Nick Waddington said...

when i first saw this article, i was interested to learn a little more of the more niche side of lighting. and once i started reading, I started thinking about how it would apply to different shows that i had seen or worked on. when thinking about it, i remembered The Full Monty which i saw here at CMU. in many of the scenes there were harsh lights that projected clear shafts of light. it added a lot to the individual scenes, and i thought it was interesting how they used that to create atmosphere for the show. It also makes me think about the collaboration that would go on between Lighting Designers and Scenic Designers. I may never use this info as it pertains to the movie or photography industries, however i hope to make use of it as much as i can in the theater world.

Alex Fasciolo said...

So, as a lighting designer, atmospheric effects hold a really special place in my heart. Really, they do, they’re in my book hands down one of the most effective ways to enhance the tone of a show, and enhance the quality of the lighting in that show. I understand that many people do not like atmospheric effects, particularly the overuse of haze in a room, and that some people question why we use haze at all. Though I admit there is a stigma about haze, and that though some people go too far with it, I am always a fan of considering the appropriate use of atmosphere for a show. This article did a nice job of explaining the function of haze, how it can and should be used, and some nice tricks to get the most out of your haze. Again, the goal isn’t to smoke out your audience, but to provide them an atmosphere that they may not even notice which brings them into the ‘magic’ of the stage. Also, and though this might be my only complaint with this article, I think this guy should learn how to use the word ‘beam’ instead of ‘shaft’.

Zara Bucci said...

I can appreciate a lot of what this article has to say. I agree with all of the reasons he has so much, and even though these examples are mostly derived from haze in film and photography- the sentiment can carry over into theatre for sure. In some ways, it is hard to direct where the haze is going and in what direction since we’re in such open spaces. I think that the use of haze can truly make or break an experience. I remember my entire freshman year whenever I walked into the Richard Rauh Theatre I would either walk into a literal cloud of smoke or I would sit down in me seat- pleasantly surprised that I wasn’t inhaling haze- and then after the safety message and black out the room would fill up with haze immediately. Especially for shows like the wiz where the haze was pumped out so evenly throughout the show it would fill up the audience as well.

Sam Molitoriss said...

Haze is such a powerful tool. It can be used to create many visually stunning images.
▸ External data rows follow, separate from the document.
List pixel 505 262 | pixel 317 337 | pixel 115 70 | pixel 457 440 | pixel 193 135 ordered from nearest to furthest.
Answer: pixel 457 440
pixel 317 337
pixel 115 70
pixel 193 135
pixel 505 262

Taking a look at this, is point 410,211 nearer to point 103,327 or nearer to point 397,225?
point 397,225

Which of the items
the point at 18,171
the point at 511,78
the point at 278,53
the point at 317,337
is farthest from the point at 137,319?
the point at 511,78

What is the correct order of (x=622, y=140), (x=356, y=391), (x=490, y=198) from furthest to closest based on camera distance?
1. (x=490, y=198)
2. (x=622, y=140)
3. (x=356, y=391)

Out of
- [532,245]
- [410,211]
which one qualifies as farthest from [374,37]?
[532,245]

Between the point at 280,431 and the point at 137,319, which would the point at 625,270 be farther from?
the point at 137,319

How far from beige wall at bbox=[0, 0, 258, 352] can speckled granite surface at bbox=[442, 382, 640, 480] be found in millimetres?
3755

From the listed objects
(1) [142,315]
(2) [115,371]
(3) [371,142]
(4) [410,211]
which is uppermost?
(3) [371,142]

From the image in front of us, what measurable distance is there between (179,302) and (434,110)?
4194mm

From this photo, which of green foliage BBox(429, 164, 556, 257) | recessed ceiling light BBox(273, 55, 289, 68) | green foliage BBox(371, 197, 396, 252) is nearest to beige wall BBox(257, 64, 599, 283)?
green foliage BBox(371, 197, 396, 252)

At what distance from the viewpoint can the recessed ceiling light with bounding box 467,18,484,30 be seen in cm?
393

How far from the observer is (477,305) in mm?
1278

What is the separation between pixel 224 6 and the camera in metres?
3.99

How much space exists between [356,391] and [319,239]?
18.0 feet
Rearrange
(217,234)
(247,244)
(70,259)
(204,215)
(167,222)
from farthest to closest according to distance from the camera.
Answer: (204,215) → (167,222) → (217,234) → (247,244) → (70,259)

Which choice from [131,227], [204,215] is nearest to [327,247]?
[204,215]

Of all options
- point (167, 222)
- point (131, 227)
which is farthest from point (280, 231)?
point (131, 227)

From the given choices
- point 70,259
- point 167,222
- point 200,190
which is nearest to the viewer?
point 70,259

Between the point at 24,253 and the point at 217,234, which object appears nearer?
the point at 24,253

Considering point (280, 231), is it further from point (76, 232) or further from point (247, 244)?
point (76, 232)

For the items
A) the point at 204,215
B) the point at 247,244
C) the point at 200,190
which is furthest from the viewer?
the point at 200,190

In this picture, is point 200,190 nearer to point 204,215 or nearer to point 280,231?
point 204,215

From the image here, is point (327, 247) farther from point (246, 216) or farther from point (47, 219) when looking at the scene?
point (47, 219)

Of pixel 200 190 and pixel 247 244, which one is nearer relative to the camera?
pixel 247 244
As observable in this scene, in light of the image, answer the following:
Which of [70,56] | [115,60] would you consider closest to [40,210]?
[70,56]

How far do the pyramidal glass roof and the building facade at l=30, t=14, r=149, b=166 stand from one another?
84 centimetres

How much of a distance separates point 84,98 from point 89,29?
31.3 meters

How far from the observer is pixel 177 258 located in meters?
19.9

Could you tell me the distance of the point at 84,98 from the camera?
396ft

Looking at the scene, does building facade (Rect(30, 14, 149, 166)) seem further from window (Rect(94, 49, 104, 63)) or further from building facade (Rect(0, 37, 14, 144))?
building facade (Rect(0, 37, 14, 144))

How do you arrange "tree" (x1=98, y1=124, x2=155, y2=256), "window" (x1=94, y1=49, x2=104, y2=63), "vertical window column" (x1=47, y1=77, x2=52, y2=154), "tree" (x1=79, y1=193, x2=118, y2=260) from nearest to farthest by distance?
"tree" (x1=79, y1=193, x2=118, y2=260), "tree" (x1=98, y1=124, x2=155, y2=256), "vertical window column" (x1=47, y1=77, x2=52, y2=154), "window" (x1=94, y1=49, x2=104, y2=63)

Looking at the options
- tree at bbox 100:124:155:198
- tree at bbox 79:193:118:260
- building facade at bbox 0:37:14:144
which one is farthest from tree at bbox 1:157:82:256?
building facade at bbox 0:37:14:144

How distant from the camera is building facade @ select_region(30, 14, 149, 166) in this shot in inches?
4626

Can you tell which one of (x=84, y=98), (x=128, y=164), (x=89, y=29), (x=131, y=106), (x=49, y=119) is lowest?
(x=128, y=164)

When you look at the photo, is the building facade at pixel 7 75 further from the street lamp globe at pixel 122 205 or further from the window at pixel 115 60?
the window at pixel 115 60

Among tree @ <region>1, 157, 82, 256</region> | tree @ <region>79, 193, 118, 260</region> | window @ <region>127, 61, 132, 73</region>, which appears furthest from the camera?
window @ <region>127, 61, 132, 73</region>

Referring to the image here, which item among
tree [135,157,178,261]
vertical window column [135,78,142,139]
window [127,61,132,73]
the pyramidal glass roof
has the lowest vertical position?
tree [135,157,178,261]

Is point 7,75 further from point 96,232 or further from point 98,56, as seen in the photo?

I agree with Zara in that the control of haze is paramount to its success. The video discusses a photo shoot, where we only see through the lens of the camera. In that case, no one cares if the haze is blown out at crazy speeds and fills the room, since the crew can just wait for the haze to thin out. In contrast, seeing an obvious stream of haze shooting out from the wings of a theater looks tacky. In addition, HVAC systems can cause air currents to disrupt the haze diffusion, which can be tricky to work around. Oil-based haze is generally easier to manage because it is instantly butter-smooth as soon as it comes out of the machine, but its disadvantages make it impractical for most theatrical use. Going back to the video, I think the most important point that Morgan makes is that shaping the beams of light can have a profound effect on the quality of the light. It's one thing to have an uninterrupted shaft of light hitting a subject, but breaking up that light into an endless possibility of shapes can really increase the visual impact.